Buen Camino peregrino hacia las estrellas… Enviado por Iosa

 
Imagen cedida por:RAFA

Se despertó de sopetón, con una extraña urgencia que amenazaba su existencia,

sus ojos apenas percibían la tenue luz que se filtraba por un pequeño
ventanuco desvencijado por el paso de los implacables siglos.

Sus sentidos embotados apenas percibieron las supuestas fragancias de hacinamiento
humano, en la lejanía se escuchaba una sinfonía de ronquidos, palabras balbuceantes,
y algún que otro sonido difícil de determinar y mucho menos mentalmente catalogar.
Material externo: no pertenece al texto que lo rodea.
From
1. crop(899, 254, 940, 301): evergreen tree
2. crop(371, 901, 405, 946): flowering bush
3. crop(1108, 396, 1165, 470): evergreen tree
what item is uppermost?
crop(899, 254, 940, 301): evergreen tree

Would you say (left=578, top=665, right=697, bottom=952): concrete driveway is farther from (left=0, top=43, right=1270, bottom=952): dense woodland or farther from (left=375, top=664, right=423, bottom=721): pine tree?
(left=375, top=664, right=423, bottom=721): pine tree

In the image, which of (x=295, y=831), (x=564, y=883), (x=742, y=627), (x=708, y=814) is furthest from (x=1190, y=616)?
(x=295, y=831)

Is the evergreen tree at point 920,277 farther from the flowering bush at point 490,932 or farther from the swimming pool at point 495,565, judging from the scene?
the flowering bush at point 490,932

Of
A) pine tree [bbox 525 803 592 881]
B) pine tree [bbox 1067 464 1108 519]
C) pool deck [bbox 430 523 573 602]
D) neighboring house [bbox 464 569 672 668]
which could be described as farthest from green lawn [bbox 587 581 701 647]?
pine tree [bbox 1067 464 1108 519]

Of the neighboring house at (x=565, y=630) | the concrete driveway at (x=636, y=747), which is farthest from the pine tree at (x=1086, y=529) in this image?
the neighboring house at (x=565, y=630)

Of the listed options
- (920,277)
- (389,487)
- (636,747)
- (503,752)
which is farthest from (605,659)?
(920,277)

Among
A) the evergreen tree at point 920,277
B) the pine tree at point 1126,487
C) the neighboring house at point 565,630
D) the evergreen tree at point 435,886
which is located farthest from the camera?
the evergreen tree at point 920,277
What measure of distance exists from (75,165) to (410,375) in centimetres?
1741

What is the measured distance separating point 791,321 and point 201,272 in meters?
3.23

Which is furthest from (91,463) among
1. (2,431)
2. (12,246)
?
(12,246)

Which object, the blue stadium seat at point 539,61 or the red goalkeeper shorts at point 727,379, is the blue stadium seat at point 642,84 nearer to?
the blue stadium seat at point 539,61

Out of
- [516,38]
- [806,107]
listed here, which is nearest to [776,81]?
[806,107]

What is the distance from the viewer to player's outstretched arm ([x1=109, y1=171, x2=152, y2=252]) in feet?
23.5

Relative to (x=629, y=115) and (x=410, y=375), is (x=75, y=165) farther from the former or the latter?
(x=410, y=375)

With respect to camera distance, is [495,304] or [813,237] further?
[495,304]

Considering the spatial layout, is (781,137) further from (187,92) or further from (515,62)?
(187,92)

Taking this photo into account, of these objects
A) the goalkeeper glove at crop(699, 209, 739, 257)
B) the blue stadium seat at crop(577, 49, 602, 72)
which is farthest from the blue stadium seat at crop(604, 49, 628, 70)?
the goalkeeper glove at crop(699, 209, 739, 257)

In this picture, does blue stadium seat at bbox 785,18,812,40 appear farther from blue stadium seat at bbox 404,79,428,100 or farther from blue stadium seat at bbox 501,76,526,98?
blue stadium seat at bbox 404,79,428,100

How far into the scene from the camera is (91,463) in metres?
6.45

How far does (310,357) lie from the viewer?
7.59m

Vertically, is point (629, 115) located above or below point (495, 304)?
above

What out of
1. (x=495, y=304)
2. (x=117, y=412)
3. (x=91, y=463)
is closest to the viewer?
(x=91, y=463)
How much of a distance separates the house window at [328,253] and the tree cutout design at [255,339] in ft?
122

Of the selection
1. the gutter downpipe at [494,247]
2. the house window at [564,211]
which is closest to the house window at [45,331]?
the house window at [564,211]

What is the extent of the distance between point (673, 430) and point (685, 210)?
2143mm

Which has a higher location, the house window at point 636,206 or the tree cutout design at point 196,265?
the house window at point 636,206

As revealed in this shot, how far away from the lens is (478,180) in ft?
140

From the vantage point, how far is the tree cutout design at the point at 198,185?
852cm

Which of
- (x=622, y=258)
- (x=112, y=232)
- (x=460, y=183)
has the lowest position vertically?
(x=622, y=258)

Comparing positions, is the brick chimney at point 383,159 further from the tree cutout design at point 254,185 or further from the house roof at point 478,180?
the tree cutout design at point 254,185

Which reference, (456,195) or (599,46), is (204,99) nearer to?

Tras un rato de vuelta para acá y vuelta para allá, decidió levantarse y a tientas,
tropezando con todo aquello que se le cruzaba por medio consiguió introducir
sus 4 bártulos en la vieja mochila, roída y desvencijada por numerosos caminos
hoyados a lo largo de su larga vida, cargada con mas sueños y alegrías que
necesidades materiales, materiales que si pesan para un alma vieja como ella.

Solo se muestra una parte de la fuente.